--- Pasaje citado ---

El presidente del partido Unión Demócrata Independiente (UDI), Guillermo Ramírez, se refirió en una entrevista con T13 al proyecto sobre conmutación de penas que el Senado de Chile aprobó en su idea de legislar hace unos días. Ramírez dijo que la iniciativa "debe ser mejorada", pero defendió que el principio que lo inspira le parece correcto y humanitario.
Para el diputado, la discusión no es sobre qué merecen las personas condenadas, sino sobre si la sociedad debe atender circunstancias humanitarias específicas de personas privadas de libertad. En sus palabras, "esta no es una pregunta sobre qué merecen o no las personas que van a verse beneficiadas con esto", y añadió que el debate debe centrarse en criterios que garanticen seguridad y proporcionalidad.
Ramírez puso como ejemplo casos extremos, como personas con Alzheimer avanzado y deterioro físico severo, y señaló que en esos supuestos le parece legítimo que la pena se cumpla de forma distinta, pensando en la dignidad y en la imposibilidad de reincidir. Sobre el punto de que la norma podría permitir la salida de personas peligrosas, afirmó que "el proyecto tiene que ser mucho más restrictivo de lo que es hoy día", y recalcó que lo aprobado por la Cámara alta fue la idea de legislar, no la aprobación final del texto tal como está.
El timonel de la UDI también vinculó la iniciativa con la figura del indulto, que durante el gobierno del presidente Gabriel Boric (presidente de Chile) fue objeto de críticas políticas. El indulto es una medida por la cual la persona deja de cumplir la pena, mientras que, dijo Ramírez, en la conmutación se trata de que la pena se cumpla de manera distinta y con condiciones que eviten riesgos para la ciudadanía.

--- Contenido del conjunto ---

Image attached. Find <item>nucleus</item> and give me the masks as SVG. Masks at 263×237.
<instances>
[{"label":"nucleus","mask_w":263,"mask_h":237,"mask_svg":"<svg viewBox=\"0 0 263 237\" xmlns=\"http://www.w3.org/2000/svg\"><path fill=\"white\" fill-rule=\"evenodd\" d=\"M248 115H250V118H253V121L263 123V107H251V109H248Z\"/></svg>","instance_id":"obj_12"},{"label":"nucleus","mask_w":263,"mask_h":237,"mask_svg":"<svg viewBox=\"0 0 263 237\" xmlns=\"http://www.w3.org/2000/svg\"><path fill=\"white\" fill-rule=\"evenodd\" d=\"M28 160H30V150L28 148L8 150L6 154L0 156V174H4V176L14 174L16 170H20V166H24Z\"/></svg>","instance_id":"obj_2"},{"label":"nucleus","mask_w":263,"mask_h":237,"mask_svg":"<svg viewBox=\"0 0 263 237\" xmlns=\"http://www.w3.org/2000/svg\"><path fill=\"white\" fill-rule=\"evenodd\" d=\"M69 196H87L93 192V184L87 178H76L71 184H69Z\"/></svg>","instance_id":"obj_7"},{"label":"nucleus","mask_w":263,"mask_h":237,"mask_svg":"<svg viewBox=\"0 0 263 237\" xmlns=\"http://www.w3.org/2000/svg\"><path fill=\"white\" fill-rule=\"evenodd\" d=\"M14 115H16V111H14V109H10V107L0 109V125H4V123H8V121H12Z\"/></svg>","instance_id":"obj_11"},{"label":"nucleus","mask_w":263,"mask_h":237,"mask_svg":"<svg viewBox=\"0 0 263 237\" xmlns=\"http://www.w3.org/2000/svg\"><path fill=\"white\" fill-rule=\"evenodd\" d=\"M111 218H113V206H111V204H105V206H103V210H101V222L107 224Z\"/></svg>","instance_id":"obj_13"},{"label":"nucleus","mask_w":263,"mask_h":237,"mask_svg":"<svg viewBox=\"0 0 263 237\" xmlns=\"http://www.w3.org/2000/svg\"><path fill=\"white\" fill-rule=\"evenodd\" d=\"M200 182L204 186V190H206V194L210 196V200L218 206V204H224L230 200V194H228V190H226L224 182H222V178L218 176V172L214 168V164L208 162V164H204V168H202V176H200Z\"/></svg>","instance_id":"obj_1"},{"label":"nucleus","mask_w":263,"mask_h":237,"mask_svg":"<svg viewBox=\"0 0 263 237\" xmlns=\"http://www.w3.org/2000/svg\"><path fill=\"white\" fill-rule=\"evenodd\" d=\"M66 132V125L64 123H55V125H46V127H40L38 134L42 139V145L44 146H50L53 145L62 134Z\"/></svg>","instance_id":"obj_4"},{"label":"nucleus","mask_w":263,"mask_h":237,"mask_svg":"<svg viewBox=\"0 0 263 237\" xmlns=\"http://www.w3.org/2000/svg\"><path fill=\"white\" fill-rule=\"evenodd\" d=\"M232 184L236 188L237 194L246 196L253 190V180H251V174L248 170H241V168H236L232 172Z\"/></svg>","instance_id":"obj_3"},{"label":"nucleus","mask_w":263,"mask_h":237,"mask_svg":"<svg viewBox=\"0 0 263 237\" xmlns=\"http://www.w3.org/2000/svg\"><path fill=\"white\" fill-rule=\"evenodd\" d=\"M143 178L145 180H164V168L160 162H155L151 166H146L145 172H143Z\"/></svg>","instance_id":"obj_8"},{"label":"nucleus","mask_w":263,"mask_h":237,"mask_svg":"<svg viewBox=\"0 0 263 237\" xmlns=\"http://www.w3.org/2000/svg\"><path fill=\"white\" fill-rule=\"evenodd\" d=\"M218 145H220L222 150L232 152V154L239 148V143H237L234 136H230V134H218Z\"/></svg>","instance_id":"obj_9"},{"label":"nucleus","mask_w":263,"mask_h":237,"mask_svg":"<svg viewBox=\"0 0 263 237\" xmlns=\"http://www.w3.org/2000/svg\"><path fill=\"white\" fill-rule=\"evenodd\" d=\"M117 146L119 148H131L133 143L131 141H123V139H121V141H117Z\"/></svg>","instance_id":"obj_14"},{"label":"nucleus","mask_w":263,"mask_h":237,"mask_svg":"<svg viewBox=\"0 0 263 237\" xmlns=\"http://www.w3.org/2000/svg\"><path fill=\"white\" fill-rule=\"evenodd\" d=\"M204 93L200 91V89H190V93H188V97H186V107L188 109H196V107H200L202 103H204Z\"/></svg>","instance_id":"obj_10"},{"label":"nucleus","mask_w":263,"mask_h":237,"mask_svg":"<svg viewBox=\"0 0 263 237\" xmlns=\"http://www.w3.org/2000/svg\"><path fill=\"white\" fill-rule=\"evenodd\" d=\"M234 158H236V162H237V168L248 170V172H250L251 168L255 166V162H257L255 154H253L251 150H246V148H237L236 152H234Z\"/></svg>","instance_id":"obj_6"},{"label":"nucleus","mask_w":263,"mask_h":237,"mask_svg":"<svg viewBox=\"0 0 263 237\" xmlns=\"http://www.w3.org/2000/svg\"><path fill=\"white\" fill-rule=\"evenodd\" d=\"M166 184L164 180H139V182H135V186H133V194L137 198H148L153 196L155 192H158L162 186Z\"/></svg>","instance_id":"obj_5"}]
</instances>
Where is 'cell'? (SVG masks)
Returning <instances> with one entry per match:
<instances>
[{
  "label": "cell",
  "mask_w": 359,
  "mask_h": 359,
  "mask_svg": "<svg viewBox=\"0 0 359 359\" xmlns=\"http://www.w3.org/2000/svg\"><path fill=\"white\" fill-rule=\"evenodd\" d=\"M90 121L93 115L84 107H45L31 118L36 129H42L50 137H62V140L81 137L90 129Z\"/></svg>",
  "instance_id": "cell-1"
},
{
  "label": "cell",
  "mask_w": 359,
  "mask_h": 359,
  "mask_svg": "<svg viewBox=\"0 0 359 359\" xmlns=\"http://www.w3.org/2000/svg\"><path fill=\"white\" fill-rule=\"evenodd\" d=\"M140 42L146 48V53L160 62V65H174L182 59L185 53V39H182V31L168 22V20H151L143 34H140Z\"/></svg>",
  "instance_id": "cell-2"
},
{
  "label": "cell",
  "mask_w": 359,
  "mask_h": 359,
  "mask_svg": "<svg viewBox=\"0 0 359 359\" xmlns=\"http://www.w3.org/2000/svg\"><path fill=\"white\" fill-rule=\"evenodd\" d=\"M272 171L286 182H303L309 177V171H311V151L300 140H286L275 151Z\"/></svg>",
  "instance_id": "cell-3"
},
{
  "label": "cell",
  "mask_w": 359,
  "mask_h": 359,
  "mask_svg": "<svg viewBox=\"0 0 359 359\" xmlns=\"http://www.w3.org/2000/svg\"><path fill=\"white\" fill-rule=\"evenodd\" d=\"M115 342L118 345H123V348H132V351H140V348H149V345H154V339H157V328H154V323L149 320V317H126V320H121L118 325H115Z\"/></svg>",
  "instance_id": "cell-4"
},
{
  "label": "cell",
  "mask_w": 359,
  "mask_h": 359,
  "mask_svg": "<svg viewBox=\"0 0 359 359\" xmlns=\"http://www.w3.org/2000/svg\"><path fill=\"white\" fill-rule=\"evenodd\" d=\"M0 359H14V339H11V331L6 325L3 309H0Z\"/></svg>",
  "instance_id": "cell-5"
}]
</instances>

---

• Orden de trabajo 1:
Reproduce sin cambios el fragmento del pasaje citado que va desde "Ramírez puso como" hasta "tal como está.", ambos incluidos.
• Orden de trabajo 2:
Traduce al inglés esta oración del pasaje citado: "El indulto es una medida por la cual la persona deja de cumplir la pena, mientras que, dijo Ramírez, en la conmutación se trata de que la pena se cumpla de manera distinta y con condiciones que eviten riesgos para la ciudadanía."

• Respuesta escrita 1:
Ramírez puso como ejemplo casos extremos, como personas con Alzheimer avanzado y deterioro físico severo, y señaló que en esos supuestos le parece legítimo que la pena se cumpla de forma distinta, pensando en la dignidad y en la imposibilidad de reincidir. Sobre el punto de que la norma podría permitir la salida de personas peligrosas, afirmó que "el proyecto tiene que ser mucho más restrictivo de lo que es hoy día", y recalcó que lo aprobado por la Cámara alta fue la idea de legislar, no la aprobación final del texto tal como está.

• Respuesta escrita 2:
A pardon is a measure by which the person stops serving the sentence, whereas, Ramírez said, commutation is about the sentence being served in a different way and under conditions that prevent risks to the public.